U.S. TRADE DEALS MINE GREED NOT GOLD
By Dominique Paul Noth
Editor, Labor Press
Posted June 8, 2012
Wisconsin’s myriad issues with businesses controlling mining legislation may not yet make the state a replica of El Salvador. But citizens should go to bed every night praying we never get there and fearful when they learn how, just this month, the World Bank tribunal brought that payout fever into sharper view.
Travel first to Central America and lovely parts of El Salvador – that visually alluring land now impoverished and socially crippled even as a young democratic government steps in to try to fix things after decades of political turmoil and civil war.
You thought Wisconsin had dissension! Let’s hope we never get close to that sort of disaster, brought on not just by ideological conflict but spurred by corporate greed, much as happened here.
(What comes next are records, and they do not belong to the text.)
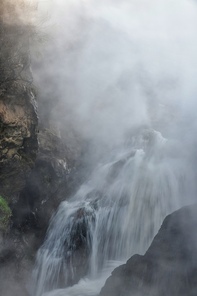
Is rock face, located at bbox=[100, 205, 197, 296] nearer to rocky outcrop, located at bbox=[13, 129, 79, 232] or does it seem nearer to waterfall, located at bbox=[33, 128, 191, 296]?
waterfall, located at bbox=[33, 128, 191, 296]

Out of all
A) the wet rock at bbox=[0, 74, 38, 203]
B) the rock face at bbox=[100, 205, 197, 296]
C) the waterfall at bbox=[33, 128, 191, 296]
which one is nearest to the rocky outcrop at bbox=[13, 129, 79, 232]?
the waterfall at bbox=[33, 128, 191, 296]

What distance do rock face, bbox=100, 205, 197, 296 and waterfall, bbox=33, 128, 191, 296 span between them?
2308 millimetres

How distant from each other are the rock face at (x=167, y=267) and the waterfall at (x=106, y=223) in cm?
231

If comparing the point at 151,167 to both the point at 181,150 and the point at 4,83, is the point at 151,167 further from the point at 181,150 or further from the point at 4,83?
the point at 4,83

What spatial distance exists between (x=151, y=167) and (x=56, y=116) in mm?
7381

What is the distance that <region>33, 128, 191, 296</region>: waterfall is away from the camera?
41.9 feet

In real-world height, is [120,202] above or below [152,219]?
above

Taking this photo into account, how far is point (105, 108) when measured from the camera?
23875 millimetres

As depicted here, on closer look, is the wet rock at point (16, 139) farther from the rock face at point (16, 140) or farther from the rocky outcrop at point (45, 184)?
the rocky outcrop at point (45, 184)

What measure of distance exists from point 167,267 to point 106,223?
16.8ft

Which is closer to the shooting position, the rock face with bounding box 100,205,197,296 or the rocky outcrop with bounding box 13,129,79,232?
the rock face with bounding box 100,205,197,296

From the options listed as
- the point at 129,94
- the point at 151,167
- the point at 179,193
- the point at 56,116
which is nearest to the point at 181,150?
the point at 151,167

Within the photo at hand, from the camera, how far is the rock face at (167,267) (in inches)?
344

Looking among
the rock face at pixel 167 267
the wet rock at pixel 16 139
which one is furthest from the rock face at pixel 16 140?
the rock face at pixel 167 267
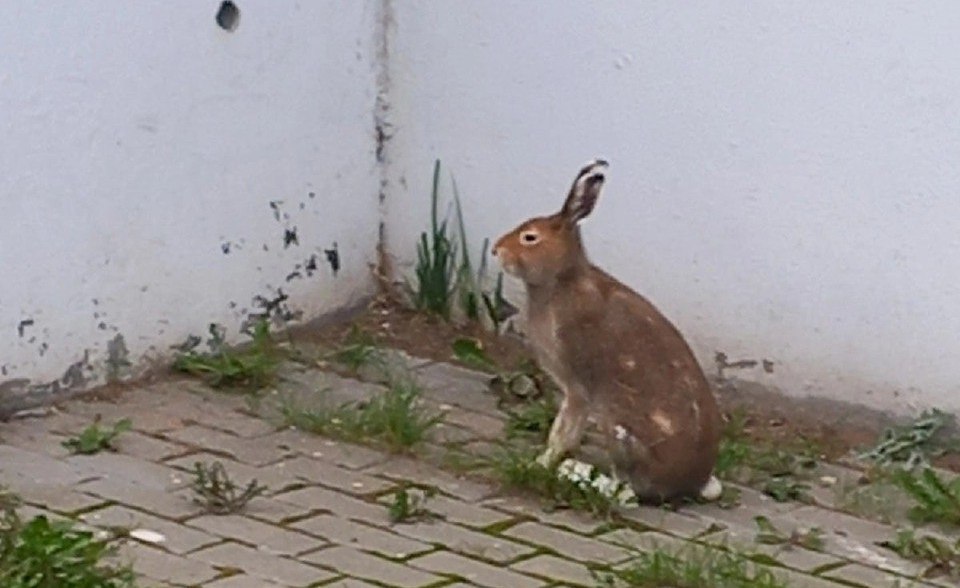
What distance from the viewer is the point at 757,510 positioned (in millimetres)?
6703

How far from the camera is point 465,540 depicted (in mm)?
6320

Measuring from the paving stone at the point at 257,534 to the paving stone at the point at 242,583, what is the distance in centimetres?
23

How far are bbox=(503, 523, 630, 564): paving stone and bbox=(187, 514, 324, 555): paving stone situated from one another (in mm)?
573

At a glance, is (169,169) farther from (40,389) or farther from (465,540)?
(465,540)

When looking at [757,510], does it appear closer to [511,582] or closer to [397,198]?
[511,582]

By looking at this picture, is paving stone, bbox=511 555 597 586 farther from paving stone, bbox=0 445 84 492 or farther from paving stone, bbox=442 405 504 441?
paving stone, bbox=0 445 84 492

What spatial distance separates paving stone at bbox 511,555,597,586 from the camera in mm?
6016

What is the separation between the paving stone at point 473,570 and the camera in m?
5.98

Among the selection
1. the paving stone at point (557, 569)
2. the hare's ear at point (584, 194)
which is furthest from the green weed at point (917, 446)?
the paving stone at point (557, 569)

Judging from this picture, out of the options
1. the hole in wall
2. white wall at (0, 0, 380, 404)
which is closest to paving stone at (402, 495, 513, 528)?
white wall at (0, 0, 380, 404)

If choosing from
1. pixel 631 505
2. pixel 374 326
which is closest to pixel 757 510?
pixel 631 505

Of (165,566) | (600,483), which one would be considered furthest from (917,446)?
(165,566)

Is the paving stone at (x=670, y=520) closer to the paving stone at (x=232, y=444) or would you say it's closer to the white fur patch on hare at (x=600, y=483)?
the white fur patch on hare at (x=600, y=483)

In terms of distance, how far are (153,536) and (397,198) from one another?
2634 millimetres
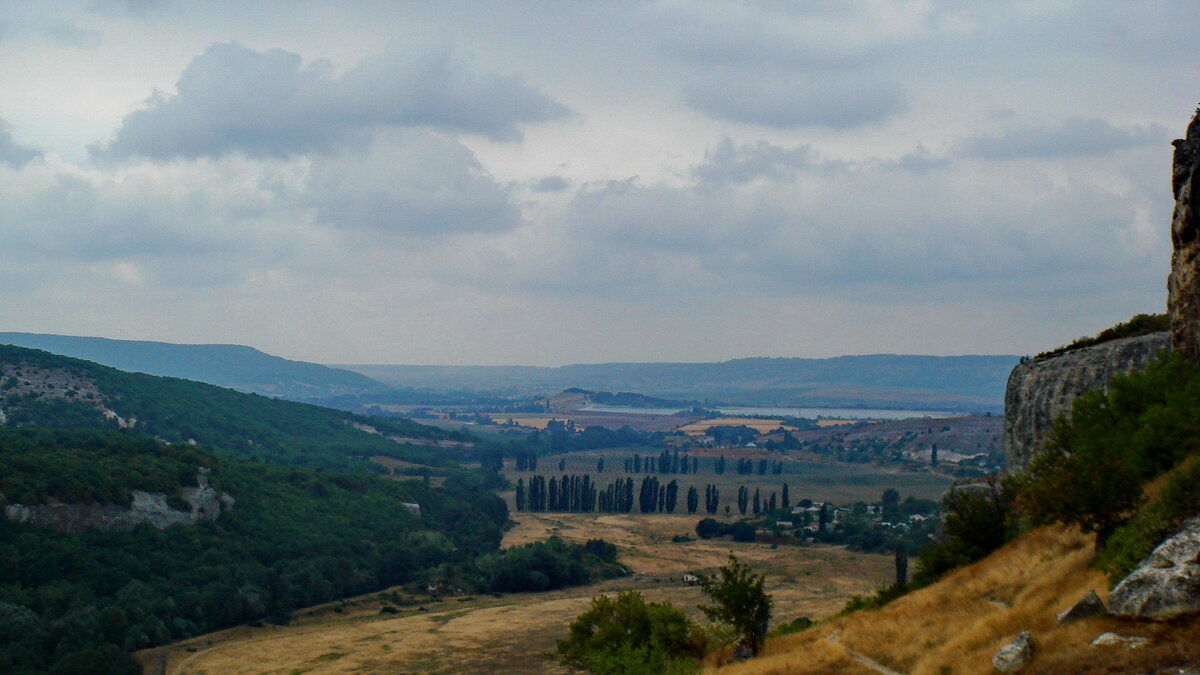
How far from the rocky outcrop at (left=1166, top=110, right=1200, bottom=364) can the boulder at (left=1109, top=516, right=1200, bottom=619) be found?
42.9 feet

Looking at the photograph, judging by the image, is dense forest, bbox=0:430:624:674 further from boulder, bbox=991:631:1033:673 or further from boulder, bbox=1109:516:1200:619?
boulder, bbox=1109:516:1200:619

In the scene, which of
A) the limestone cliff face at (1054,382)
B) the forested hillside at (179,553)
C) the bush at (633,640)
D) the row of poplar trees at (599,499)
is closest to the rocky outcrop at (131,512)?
the forested hillside at (179,553)

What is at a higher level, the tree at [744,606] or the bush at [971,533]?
the bush at [971,533]

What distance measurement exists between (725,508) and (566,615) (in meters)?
83.4

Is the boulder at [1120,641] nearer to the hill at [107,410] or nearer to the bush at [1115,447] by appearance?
the bush at [1115,447]

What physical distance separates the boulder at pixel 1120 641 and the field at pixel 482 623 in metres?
32.9

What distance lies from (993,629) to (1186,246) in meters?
15.4

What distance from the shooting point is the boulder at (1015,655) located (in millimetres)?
20494

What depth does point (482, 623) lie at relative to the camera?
82312 mm

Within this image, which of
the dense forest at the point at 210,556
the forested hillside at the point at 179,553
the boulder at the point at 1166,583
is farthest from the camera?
the dense forest at the point at 210,556

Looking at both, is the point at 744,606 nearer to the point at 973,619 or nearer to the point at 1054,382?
the point at 973,619

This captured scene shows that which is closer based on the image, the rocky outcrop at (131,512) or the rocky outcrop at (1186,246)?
the rocky outcrop at (1186,246)

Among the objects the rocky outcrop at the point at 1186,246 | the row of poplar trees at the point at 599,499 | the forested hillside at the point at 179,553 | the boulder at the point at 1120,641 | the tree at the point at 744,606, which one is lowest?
the row of poplar trees at the point at 599,499

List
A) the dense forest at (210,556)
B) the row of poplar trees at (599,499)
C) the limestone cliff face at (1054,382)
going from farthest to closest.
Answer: the row of poplar trees at (599,499) < the dense forest at (210,556) < the limestone cliff face at (1054,382)
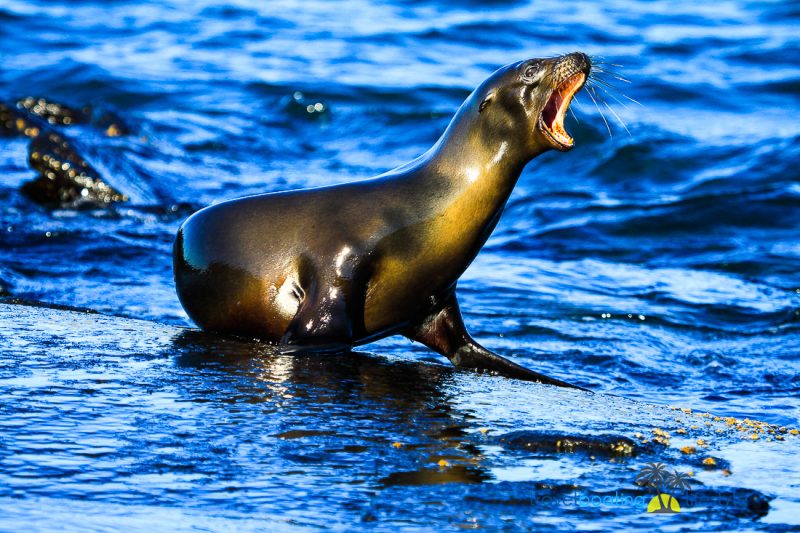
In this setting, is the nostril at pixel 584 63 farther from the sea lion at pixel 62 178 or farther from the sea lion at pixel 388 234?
the sea lion at pixel 62 178

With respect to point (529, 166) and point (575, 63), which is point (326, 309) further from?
point (529, 166)

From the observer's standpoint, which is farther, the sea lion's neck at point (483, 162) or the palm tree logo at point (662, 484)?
the sea lion's neck at point (483, 162)

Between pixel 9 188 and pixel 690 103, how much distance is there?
10.3 meters

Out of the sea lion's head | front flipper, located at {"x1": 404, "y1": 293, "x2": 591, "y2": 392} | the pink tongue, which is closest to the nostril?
the sea lion's head

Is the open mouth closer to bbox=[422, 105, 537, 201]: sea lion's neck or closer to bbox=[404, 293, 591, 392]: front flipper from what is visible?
bbox=[422, 105, 537, 201]: sea lion's neck

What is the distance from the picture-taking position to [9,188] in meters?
11.4

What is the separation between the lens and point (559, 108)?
20.8ft

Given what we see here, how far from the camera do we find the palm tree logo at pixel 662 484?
400 cm

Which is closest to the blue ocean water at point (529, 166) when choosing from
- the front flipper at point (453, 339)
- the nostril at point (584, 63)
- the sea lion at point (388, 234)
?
the front flipper at point (453, 339)

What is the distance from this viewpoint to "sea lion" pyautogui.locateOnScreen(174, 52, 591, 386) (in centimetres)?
609

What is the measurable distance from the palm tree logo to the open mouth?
2145mm

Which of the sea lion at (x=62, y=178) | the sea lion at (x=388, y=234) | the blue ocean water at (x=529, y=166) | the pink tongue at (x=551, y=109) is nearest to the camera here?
the sea lion at (x=388, y=234)

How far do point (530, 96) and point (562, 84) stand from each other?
171mm

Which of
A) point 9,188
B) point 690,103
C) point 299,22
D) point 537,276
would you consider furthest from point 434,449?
point 299,22
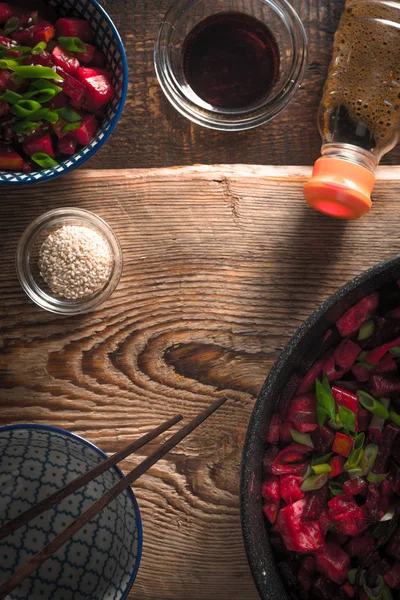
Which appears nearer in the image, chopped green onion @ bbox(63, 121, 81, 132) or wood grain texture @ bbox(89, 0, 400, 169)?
chopped green onion @ bbox(63, 121, 81, 132)

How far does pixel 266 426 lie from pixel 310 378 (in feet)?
0.52

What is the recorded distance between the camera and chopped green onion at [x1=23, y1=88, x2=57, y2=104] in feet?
4.11

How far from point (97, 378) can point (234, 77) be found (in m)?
0.70

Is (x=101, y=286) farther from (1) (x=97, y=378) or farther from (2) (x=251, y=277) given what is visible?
(2) (x=251, y=277)

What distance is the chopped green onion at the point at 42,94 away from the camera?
1252mm

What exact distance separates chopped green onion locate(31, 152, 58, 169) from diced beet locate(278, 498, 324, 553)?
0.79 m

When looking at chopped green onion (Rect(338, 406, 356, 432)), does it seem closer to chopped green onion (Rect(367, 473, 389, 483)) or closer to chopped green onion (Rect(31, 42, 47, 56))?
chopped green onion (Rect(367, 473, 389, 483))

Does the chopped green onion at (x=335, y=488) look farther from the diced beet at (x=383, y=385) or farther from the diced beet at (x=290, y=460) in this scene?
the diced beet at (x=383, y=385)

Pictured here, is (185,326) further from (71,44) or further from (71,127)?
(71,44)

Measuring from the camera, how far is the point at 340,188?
1.24 m

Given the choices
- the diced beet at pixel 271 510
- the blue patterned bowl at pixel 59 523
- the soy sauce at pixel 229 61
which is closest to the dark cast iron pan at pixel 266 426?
the diced beet at pixel 271 510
We avoided one such excess from the governor who survived June 5 – he was blocked from turning over to big feverish greed the keys to our mineral kingdom, stopped by, of all people, a moderate in his own party who didn’t believe in ecological corner-cutting.
Forces of blind profit were and still are culpable in the Salvadoran debacle. Political dissension made it easer for speculators to exploit the citizens – a warning for our own future.
Jan Morrill, a Maine native, now lives in El Salvador and regularly visits the river and town of San Sebastian. Much of her time is spent researching and recording the devastating environment and medical aftermath of the gold mining operation from the early 1900s until the mine was shut down by the new government in 2006 for pollution and disease-causing reasons. Just look at her pictures.
Read the rest of the article here.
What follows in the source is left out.